Market opinions diverge

According to analysts, the observed slowdown in both economic activity and inflation makes a rate cut at the July 25 meeting virtually inevitable. "The regulator is likely weighing a conservative cut of 100-150 bps against a more aggressive step of 200 bps," Head of the Banking and Money Market Analysis Department at Veles Capital Yury Kravchenko said.

In his view, the Central Bank remains cautious due to elevated inflation expectations, the role of volatile factors (in addition to more stable components) in slowing inflation, and the still fragile nature of the disinflationary process itself. "Under these conditions, it will be critically important for the Central Bank to send a clear signal to the market to shape future expectations, regardless of the size of the rate cut, potentially by updating the parameters of its macroeconomic forecast," he emphasized.

Some analysts are more optimistic regarding the potential for a rate cut of more than 200 bps. For example, Gazprombank Chief Economist Pavel Biryukov told TASS that, in addition to a 200-bps reduction scenario, the probability of a more substantial 300-bps cut is growing. "Market indicators of participant expectations support such a move. However, a broader cut will likely necessitate a firmer policy signal from the regulator to avoid triggering excessive market optimism," he concluded.
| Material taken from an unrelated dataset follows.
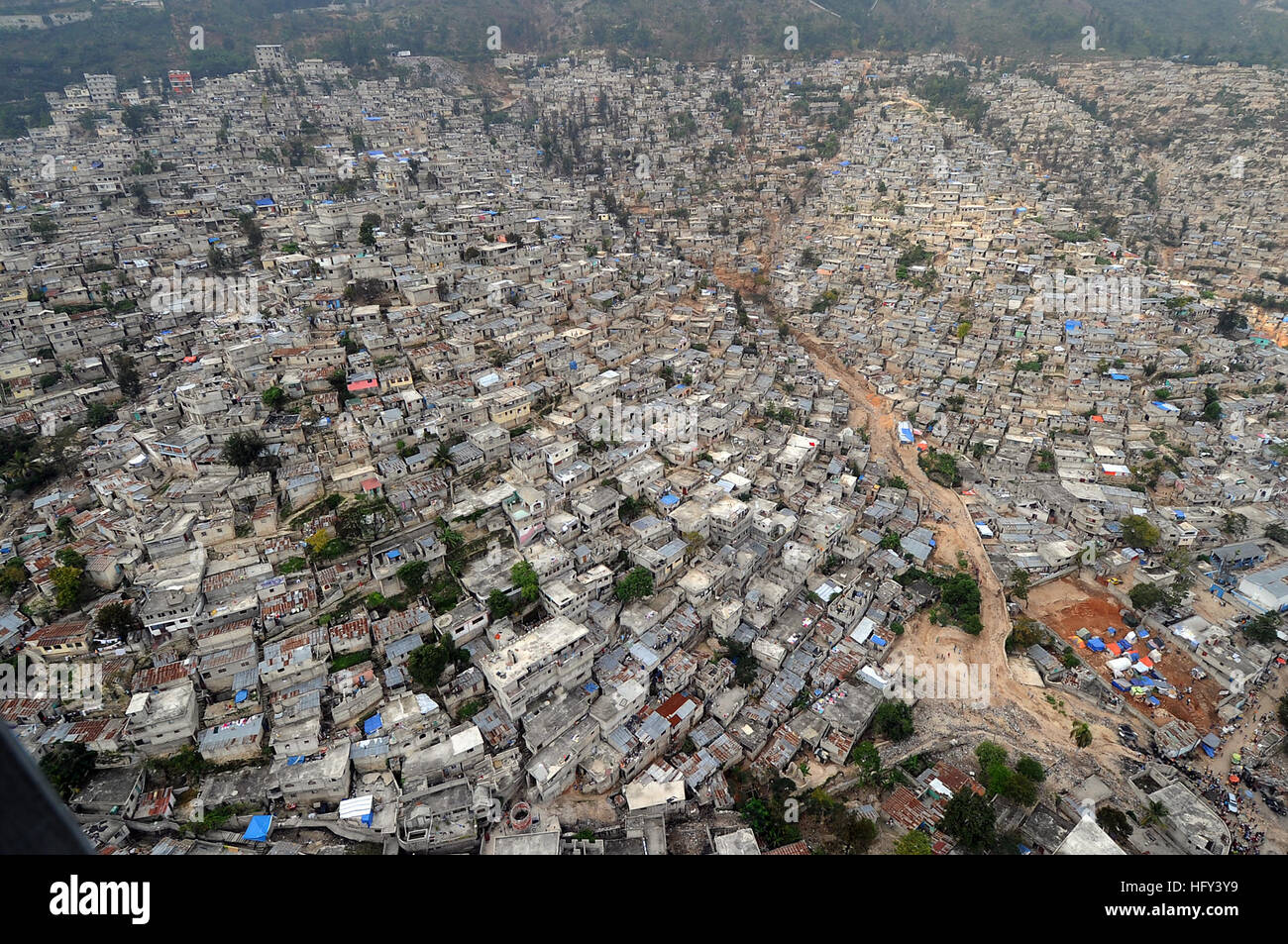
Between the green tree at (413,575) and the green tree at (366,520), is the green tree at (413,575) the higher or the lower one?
the lower one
Conservative scenario still considered

Other experts believe the Bank of Russia may opt for a more modest reduction to 19% per annum (a 100-bps cut). "A key factor in slowing inflation this year has been the strengthening of the ruble, which does not appear to be highly sustainable under current global conditions. Therefore, I wouldn’t expect a markedly faster pace of monetary easing than what we’ve already seen. I think the Bank will consider 1 or 2 percentage point reductions and will likely favor a more gradual trajectory through year-end, as that path provides more predictable outcomes for managing rate expectations," Senior Director for Sovereign and Regional Ratings at ACRA Dmitry Kulikov said.

Olga Belenkaya, Head of Macroeconomic Analysis at Finam, agreed that the regulator may limit itself to a 100-bps cut, noting persistent inflation in the services sector, a still-tight labor market, inflation expectations among households hovering at 13-14%, high spending and budget deficits in the first half of 2025, uncertainties surrounding the current and upcoming three-year budget frameworks, and risks to the ruble posed by a new round of US import tariff hikes beginning August 1 and potential new sanctions from the US and EU against Russia and its trade partners.

Forecast for the end of 2025

Analysts stress that a rate cut of more than 100 bps would automatically prompt the Bank of Russia to revise its forecasts for the key rate and inflation. "In our view, given the accelerated pace of easing aimed at reducing the excessive restrictiveness of monetary policy, it would be logical for the Bank to raise its long-term rate forecast to temper overly optimistic expectations among businesses and households regarding further rate reductions," Chief Economist at BCS World of Investments Ilya Fedorov said. According to him, current inflation trends suggest that the rate could fall to 14% by the end of 2025, implying a 200-bps cut in September followed by incremental 100-bps cuts through the remainder of the year.

In the coming months, the Bank of Russia is expected to continue gradually reducing the key rate, followed by a likely pause, after which the pace of cuts will slow further. "We currently forecast the key rate to reach 16% by October 2025, remain at that level through February 2026, and decline further to 14% by the end of 2026. However, it is clear that the trajectory will be heavily dependent on incoming data," according to analysts at investment management firm Pervaya.

Meanwhile, Sovcombank emphasizes that even after a 200-bps rate cut to 18%, real interest rates would remain significantly positive and approximately at the same level as before the reduction.